John, according to Anderson, said he and Bigley had been coming up the trail from the direction of the Kenai River with Bigley's dog, Maya, when the dog went alert.
"They were talking,'' Anderson said. "They were making noise. They were laughing. But about 10 seconds before the attack, the dog got skittish and barked. They heard a rustle through the brush where the island is.''
That island is just upstream from what Russian River anglers know as the "cottonwood hole,'' one of the more popular fishing hot spots between the Graying parking lot and the Kenai. The island upstream from it is small, maybe 10 feet wide and 50 feet long. Anderson thinks the cubs might have been on the island while the sow was in the river, but added "this is the part I'm a little foggy on.''
He does know, from talking to John on the night of the attack, that the sow came out of the brush near the island, just feet from where the riverside angler trail intersects a trail that cuts off to the stairway to the Grayling parking lot.

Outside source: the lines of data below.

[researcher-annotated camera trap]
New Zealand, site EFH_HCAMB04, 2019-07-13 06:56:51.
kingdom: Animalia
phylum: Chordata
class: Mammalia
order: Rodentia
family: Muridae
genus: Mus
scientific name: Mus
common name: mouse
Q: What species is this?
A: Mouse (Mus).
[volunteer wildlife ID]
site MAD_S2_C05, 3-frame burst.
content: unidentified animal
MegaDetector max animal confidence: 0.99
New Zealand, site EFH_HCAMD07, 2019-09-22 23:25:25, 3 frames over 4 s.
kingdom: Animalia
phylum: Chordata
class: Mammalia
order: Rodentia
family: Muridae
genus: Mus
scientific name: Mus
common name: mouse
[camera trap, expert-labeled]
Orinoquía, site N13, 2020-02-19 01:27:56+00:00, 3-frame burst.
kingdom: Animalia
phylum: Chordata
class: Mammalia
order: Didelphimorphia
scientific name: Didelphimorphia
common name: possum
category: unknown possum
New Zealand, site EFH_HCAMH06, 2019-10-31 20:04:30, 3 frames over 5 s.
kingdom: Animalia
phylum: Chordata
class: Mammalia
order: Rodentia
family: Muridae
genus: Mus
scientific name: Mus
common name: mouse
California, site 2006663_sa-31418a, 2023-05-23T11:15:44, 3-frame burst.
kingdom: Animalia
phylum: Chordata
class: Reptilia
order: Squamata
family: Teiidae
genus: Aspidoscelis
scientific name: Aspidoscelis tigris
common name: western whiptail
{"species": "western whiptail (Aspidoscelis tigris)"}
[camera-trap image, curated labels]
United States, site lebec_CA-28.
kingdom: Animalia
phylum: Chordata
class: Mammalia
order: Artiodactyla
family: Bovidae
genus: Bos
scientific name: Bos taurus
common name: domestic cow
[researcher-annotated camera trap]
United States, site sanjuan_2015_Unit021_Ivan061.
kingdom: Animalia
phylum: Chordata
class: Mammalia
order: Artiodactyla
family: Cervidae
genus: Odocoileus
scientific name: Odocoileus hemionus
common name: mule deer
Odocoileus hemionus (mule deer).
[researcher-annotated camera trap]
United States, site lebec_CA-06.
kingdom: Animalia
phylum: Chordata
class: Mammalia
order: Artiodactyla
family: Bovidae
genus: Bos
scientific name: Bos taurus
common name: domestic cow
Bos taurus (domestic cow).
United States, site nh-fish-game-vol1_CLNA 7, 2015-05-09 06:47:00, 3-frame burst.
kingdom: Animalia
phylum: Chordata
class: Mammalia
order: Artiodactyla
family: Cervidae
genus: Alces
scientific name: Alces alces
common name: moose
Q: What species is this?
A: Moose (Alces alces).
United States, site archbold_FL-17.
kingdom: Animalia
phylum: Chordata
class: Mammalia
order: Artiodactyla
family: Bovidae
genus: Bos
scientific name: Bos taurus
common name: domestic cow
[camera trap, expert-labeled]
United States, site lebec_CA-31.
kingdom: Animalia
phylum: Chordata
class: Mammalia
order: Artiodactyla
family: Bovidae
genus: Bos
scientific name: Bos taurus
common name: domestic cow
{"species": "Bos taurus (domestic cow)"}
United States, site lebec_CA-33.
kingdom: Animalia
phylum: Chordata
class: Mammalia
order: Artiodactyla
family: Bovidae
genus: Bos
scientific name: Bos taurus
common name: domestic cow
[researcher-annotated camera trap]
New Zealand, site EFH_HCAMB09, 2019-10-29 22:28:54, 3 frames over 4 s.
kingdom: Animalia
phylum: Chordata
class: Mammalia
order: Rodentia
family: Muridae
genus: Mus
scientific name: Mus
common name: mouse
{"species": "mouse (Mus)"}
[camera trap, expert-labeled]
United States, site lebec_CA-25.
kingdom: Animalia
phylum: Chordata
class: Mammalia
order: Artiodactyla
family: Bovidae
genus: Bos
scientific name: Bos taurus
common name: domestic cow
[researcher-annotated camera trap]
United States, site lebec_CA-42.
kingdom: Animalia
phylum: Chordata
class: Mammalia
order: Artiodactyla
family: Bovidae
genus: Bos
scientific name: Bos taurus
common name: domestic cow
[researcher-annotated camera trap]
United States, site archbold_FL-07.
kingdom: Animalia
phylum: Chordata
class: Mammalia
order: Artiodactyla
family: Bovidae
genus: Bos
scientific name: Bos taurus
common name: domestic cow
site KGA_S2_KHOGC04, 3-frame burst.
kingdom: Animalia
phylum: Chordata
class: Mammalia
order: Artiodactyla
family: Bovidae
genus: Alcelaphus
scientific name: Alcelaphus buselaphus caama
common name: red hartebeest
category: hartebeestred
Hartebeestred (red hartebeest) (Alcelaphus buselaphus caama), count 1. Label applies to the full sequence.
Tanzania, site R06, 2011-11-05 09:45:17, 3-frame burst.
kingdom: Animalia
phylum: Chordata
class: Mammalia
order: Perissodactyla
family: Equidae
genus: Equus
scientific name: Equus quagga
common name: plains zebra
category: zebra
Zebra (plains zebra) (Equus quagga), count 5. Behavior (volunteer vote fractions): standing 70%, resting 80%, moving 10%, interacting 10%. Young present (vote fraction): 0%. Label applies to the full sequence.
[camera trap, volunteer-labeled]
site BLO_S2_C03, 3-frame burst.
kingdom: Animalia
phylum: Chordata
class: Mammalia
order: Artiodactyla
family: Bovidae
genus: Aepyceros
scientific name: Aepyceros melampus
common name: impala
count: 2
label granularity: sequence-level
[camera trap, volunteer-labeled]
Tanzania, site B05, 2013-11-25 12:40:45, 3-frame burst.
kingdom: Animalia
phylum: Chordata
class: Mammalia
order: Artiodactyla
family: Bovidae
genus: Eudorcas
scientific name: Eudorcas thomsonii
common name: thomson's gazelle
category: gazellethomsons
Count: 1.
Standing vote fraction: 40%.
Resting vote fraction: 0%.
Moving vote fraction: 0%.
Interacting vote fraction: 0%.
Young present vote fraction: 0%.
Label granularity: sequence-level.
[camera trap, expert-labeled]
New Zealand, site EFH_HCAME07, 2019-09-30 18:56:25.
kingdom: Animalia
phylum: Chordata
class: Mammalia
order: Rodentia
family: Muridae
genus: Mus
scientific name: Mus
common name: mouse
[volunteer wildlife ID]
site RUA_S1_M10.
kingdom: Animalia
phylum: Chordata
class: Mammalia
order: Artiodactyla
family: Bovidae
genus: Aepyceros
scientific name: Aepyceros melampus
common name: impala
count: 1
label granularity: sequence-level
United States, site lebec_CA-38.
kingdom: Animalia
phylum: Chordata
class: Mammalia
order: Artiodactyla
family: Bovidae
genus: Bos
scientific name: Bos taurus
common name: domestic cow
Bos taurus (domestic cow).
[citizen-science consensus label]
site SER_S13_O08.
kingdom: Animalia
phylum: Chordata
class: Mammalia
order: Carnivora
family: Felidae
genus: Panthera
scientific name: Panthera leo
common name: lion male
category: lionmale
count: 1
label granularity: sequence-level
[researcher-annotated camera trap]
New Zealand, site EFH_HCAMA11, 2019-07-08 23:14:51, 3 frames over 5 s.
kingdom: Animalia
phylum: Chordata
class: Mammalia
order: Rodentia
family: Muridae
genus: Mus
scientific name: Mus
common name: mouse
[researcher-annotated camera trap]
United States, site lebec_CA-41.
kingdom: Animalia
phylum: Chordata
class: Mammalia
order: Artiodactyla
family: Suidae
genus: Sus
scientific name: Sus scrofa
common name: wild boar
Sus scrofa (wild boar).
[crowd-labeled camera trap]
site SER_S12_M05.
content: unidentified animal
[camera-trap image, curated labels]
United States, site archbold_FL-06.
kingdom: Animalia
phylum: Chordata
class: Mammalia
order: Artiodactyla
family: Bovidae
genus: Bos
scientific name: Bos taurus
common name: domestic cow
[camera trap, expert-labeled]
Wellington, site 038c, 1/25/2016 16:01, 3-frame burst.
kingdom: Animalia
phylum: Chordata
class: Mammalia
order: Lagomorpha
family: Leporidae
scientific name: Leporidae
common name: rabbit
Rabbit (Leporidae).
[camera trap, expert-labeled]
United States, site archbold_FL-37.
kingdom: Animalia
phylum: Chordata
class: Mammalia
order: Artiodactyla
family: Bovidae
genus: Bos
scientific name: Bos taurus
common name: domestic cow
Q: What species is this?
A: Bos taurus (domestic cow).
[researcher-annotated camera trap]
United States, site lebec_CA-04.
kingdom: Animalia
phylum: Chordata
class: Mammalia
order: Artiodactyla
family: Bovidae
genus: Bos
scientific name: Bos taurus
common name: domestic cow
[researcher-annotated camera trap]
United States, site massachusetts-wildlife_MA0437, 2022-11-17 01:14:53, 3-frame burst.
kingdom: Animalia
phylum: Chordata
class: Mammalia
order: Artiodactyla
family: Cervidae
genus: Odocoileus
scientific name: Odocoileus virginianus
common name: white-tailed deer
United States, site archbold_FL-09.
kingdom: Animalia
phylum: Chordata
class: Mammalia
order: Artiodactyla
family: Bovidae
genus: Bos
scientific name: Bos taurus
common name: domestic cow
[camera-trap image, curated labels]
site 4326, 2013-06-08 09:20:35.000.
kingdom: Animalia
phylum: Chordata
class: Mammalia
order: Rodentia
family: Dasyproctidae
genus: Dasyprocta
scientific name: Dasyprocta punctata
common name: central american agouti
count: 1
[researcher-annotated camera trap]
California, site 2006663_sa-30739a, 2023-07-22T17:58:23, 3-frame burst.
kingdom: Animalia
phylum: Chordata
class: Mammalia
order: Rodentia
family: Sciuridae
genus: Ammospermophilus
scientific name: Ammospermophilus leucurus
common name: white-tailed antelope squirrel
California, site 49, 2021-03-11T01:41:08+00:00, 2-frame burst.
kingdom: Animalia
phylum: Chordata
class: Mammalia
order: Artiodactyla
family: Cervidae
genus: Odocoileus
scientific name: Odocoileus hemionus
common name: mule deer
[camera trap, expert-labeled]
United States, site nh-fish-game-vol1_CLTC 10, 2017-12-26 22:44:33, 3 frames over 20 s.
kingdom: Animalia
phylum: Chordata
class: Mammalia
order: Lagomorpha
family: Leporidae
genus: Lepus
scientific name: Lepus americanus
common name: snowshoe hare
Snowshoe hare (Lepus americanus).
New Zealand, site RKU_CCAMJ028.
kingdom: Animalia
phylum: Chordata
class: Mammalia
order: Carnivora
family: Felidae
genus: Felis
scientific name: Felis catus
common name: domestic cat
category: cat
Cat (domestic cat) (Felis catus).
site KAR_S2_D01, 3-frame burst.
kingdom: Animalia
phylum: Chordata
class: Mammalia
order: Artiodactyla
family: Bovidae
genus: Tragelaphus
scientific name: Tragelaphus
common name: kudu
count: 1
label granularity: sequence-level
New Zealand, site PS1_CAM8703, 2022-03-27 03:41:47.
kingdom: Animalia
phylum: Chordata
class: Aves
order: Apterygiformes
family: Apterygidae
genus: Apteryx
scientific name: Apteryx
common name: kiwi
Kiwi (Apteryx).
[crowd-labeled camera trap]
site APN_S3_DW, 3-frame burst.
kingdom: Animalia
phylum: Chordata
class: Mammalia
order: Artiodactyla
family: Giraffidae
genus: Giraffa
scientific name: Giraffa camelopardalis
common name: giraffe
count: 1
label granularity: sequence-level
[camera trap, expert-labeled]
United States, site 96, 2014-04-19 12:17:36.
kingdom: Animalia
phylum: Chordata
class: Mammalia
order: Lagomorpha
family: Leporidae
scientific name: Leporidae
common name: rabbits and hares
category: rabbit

"Maya, the dog, jetted down to the (Kenai-Russian) confluence and actually brought back two people,'' Anderson said. "John was able to duck in the bushes. The bear ran about two feet past him and grabbed Dan.''
In a matter of minutes, if not seconds, the bear's jaws had pushed the young fisherman close to death.
"I don't even want to get into details of that,'' Anderson said. "John and Dan and I are close friends. I will give props to everyone that was helping out. This was one of those things I hope I never have to deal with again.''
Anderson is now trying to figure out how to establish a recovery fund for Bigley. Efforts were to start today at the "Festival of the Forest'' in Cooper Landing.
A half-time employee at Alaska Children's Services, Bigley is fortunate to have some health insurance.
"Our policy is that half-time employees (do have insurance). ... So he's covered by our health insurance,'' said Jim Maley, executive director there. "We're all relieved about it."
Maley said Bigley was working as an activity therapist with troubled kids.
"He worked with, and hopefully will at some point again work with, kids on a one-to-one basis,'' said Maley, who added that when he met Bigley he was impressed by the young man's "positive outlook. He was extremely positive and gifted in working with children.